ST446程序代写、代写SQL设计编程-代写Database作业

联系方式

QQ：99515681
邮箱：99515681@qq.com
工作时间：8:00-23:00
微信：codinghelp

您当前位置：首页 >> Database作业Database作业

ST446程序代写、代写SQL设计编程

日期：2023-03-29 08:24

ST446 Assessment 2

Dataset We use an English-language Wikipedia dump dataset in this assessment, similarly to Assignment 1. You must use the

dump file available for download from here. This is a bzip2 compressed XML file.

@ Cluster configuration Each problem requires a different cluster configuration (see below). You can submit separate notebooks for each

question.

Remember to adjust to your project name, bucket and other parameters.

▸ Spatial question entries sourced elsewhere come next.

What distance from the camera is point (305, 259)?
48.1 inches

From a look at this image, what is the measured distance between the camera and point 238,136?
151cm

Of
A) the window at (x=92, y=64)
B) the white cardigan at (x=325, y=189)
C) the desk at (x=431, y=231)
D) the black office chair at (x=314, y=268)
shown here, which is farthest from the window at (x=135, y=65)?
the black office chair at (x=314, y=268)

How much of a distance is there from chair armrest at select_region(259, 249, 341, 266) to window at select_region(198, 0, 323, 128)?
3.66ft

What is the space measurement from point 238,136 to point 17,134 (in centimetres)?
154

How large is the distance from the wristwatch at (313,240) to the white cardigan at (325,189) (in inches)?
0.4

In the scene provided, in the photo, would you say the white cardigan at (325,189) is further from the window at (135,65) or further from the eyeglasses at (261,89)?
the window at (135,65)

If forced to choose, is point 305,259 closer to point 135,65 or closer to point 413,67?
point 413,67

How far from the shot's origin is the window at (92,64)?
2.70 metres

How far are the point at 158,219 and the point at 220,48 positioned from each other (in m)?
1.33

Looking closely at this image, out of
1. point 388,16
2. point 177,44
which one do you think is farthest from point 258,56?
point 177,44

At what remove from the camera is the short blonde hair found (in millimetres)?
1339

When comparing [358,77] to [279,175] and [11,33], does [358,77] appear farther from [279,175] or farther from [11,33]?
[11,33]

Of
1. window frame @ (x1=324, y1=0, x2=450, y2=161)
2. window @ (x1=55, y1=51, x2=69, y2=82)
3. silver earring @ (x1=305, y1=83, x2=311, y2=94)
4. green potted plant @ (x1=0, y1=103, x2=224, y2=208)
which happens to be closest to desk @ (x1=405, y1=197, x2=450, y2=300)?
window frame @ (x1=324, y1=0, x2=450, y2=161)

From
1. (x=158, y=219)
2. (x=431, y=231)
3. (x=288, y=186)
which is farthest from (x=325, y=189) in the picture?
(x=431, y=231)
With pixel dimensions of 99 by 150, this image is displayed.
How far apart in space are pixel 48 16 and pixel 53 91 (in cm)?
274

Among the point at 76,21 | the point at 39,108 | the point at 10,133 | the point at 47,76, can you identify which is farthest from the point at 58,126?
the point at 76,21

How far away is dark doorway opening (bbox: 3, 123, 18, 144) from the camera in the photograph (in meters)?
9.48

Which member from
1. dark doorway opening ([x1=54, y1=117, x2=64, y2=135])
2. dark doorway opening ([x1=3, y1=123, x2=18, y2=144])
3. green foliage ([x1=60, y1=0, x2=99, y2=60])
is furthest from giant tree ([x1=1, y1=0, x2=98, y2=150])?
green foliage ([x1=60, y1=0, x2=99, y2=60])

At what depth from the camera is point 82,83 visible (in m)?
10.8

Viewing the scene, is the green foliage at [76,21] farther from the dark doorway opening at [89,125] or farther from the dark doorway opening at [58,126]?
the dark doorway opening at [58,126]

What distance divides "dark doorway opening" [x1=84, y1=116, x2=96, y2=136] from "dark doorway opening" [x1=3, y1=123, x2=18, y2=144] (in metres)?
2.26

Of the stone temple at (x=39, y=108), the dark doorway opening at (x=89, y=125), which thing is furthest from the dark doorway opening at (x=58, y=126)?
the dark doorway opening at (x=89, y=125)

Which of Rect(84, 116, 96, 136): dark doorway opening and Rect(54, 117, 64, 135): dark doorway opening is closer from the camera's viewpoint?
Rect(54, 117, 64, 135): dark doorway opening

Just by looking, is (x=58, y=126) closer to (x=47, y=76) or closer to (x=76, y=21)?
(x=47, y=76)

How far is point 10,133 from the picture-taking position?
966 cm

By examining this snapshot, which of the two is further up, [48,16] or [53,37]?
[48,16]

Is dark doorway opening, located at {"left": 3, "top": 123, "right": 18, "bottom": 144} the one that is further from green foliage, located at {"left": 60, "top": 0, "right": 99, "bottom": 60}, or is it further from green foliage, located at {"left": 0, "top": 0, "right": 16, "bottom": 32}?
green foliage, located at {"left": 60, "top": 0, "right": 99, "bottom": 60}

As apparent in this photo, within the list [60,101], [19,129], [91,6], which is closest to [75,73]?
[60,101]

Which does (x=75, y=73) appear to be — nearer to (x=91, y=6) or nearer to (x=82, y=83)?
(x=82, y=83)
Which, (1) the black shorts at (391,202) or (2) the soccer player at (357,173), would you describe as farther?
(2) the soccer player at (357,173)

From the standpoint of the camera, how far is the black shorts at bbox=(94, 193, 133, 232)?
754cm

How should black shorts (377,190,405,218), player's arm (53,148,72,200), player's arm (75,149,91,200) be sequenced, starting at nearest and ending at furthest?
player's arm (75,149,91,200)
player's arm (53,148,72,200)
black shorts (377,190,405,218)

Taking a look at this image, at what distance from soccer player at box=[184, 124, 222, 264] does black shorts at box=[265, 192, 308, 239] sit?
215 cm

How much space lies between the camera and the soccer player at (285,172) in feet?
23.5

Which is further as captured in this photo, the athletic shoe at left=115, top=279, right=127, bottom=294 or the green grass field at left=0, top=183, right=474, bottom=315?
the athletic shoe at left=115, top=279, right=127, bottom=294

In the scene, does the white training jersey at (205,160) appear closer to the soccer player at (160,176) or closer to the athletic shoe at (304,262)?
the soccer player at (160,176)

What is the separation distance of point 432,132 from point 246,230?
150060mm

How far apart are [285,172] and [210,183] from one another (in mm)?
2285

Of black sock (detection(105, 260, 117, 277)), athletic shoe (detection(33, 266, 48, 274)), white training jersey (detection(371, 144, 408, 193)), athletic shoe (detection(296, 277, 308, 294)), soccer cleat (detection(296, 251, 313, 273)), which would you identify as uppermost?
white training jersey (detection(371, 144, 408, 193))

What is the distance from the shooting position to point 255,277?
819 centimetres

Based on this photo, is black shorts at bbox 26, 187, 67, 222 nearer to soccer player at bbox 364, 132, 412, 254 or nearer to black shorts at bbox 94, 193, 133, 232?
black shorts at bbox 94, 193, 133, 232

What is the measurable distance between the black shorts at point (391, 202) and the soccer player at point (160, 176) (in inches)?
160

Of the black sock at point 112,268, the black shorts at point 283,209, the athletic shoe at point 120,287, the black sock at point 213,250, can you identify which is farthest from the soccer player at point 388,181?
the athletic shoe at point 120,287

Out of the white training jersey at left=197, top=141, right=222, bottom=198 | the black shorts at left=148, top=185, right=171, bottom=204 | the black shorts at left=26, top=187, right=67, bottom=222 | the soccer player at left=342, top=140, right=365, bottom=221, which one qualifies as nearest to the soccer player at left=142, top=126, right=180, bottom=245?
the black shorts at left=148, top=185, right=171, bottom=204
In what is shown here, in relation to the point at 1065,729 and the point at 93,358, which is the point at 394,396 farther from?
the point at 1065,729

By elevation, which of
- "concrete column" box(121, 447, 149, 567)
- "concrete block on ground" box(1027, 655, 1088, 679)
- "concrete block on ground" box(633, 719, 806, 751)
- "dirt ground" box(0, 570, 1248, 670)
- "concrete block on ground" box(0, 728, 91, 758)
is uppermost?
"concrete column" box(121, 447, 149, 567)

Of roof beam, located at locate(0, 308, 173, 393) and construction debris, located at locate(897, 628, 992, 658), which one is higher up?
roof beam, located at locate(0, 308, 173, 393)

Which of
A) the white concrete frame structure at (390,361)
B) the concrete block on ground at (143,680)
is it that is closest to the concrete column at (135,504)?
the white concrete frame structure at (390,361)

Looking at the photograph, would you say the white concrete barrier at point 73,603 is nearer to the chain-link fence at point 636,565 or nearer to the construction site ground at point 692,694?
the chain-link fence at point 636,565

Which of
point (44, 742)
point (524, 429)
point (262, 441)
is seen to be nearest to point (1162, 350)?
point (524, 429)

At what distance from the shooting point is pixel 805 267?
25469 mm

For P1, use the following configuration:

gclouddataprocclusterscreatest446-cluster--properties=^#^spark:spark.jars.packages=graphframes:graphfram

For P2, use the following configuration:

BUCKET="st446-w9-bucket"

scloudbetadataprocclusterscreatest446-cluster--projectst446-1t2023--bucket$iBUCKET}--regioneurope-

P1 Graph data processing In this exercise, the task is to perform graph data processing using PySpark Graphframes API. You should use graph

queries not dataframe/SQL queries.

In this exercise, the task is to perform graph data processing using PySpark Graphtrames API. You should use graph queries not dataframe/SQL queries.

P1.1 Creating a Vertex dataframe

You need to create a Vertex dataframe by first creating three Vertex dataframes and then creating the final Vertex dataframe as the union of the three Vertex dataframes (union by column name). The specification for the three Vertex dataframes is as follows.

l Collaborator Vertex dataframe vco

l Vertex ID is md5 hash of the concatentation of username and contributor id strings

l Attribute column name type, String type, column values = "contributor"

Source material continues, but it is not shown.